Revision history for this message
Rafael David Tinoco (rafaeldtinoco) wrote :

From systemd 245 release notes (https://lwn.net/Articles/814068/):

----
  * A new component "userdb" has been added, along with a small daemon
          "systemd-userdb.service" and a client tool "userdbctl". The framework
          allows defining rich user and group records in a JSON format,
          extending on the classic "struct passwd" and "struct group"
          structures. Various components in systemd have been updated to
          process records in this format, including systemd-logind and
          pam-systemd. The user records are intended to be extensible, and
          allow setting various resource management, security and runtime
          parameters that shall be applied to processes and sessions of the
          user as they log in. This facility is intended to allow associating
          such metadata directly with user/group records so that they can be
          produced, extended and consumed in unified form. We hope that
          eventually frameworks such as sssd will generate records this way, so
          that for the first time resource management and various other
          per-user settings can be configured in LDAP directories and then
          provided to systemd (specifically to systemd-logind and pam-system)
          to apply on login. For further details see:

          https://systemd.io/USER_RECORD
          https://systemd.io/GROUP_RECORD
          https://systemd.io/USER_GROUP_API
----

and yet we don't have userdbctl tool or the daemon

https://www.freedesktop.org/software/systemd/man/userdbctl.html

looks like an ongoing effort of unifying user/group information coming from
pam-systemd to logind management scheme within systemd.
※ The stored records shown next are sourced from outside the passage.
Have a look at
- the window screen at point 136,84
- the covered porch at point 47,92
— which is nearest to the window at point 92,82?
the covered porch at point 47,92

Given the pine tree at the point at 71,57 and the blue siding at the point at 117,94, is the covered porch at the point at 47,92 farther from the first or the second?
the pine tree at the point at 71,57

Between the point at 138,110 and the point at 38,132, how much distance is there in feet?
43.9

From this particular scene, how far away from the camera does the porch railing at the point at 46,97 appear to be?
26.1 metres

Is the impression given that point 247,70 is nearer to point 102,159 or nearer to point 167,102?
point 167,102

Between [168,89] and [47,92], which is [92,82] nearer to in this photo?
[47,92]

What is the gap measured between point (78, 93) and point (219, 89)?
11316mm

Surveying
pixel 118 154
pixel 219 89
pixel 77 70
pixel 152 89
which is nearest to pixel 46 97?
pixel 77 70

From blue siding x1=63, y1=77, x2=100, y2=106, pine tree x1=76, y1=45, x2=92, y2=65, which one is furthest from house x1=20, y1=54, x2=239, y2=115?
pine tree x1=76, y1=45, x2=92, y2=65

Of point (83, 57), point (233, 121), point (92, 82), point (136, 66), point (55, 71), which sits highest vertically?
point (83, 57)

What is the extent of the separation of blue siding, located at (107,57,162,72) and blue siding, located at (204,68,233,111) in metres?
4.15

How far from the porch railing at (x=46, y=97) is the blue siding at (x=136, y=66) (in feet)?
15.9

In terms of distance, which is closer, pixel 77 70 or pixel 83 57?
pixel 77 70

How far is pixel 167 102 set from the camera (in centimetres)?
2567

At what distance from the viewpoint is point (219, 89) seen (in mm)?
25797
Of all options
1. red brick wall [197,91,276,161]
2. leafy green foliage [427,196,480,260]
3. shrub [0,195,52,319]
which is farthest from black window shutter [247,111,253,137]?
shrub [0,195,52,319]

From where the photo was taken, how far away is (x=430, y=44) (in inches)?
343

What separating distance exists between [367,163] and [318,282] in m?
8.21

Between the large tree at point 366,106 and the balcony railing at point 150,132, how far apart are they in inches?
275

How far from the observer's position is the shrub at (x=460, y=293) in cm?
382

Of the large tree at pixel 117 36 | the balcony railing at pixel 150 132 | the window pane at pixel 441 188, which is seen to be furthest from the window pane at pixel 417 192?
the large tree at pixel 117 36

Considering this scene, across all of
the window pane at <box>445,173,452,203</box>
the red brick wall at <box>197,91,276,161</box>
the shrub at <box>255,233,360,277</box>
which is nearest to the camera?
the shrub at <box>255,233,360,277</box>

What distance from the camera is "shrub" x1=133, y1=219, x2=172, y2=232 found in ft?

I believe making all information coming from pam-systemd to logind available
through this varlink interface is what is causing the issue and where the problem
relies.

----

Nevertheless...

Error is coming from the userdb codeset, from the assertion:

        assert_se(set_remove(iterator->links, link) == link);

when userdb code is being called by the varlink protocol.

Many subsystems within systemd now have an embedded varlink server to provide
IPC through simple json protocol. The journal daemon creates a varlink server on its
own through systemd-journald -> server_init -> server_open_varlink() ->
varlink_server_listen_fd() being one example.

The execution path for this error is either coming from:

(1)

process_connection() -> varlink_process() -> varlink_dispatch_reply() -> reply_callback()

and the reply_callback is a pointer to userdb_on_query_reply(), since this callback is set with varlink_bind_reply().

if (IN_SET(v->state, VARLINK_AWAITING_REPLY, VARLINK_AWAITING_REPLY_MORE)) {
    varlink_set_state(v, VARLINK_PROCESSING_REPLY);

if (v->reply_callback)
    r = v->reply_callback(v, parameters, error, flags, v->userdata)

OR

(2) from an error coming from:

varlink_dispatch_disconnect()
varlink_dispatch_method()
varlink_dispatch_reply()
varlink_dispatch_timeout()

all of them calling varlink_dispatch_local_error().

These errors come from varlink_process() main logic, processing the varlink protocol.

- A timeout in connection would trigger varlink_dispatch_local_error().
- An error in varlink protocol in dispatch a reply w/ "invalid" json object, triggering varlink_dispatch_local_error().
- An error in varlink protocol when being asked to dispatch a method:
  - org.varlink.service.GetInfo
  - org.varlink.service.GetInterface
  - org.varlink.service.*
  are not implemented, for example, and would cause a call to varlink_dispatch_local_error()
- a disconnect would also cause a call to varlink_dispatch_local_error().

varlink_dispatch_local_error():

r = v->reply_callback(v, NULL, error, VARLINK_REPLY_ERROR|VARLINK_REPLY_LOCAL, v->userdata);

-----------------

Commits related to varlink that are not merged:

$ git log --no-merges v246..HEAD --oneline --grep varlink
8d91b2206c varlink: properly allocate connection event source
77472d06a4 varlink: do not parse invalid messages twice
0c73f4f075 nss-resolve: port over to new varlink interface
9581bb8424 resolved: add minimal varlink api for resolving hostnames/addresses
65a01e8242 resolved: move query bus tracking to resolved-bus.c
c9de4e0f5b resolved: rename request → bus_request
7466e94f13 varlink: add helper for generating errno errors

and it looks like they're adding features to nss-resolv so it can resolv hostnames
using systemd-resolved... but not fixing anything related to it.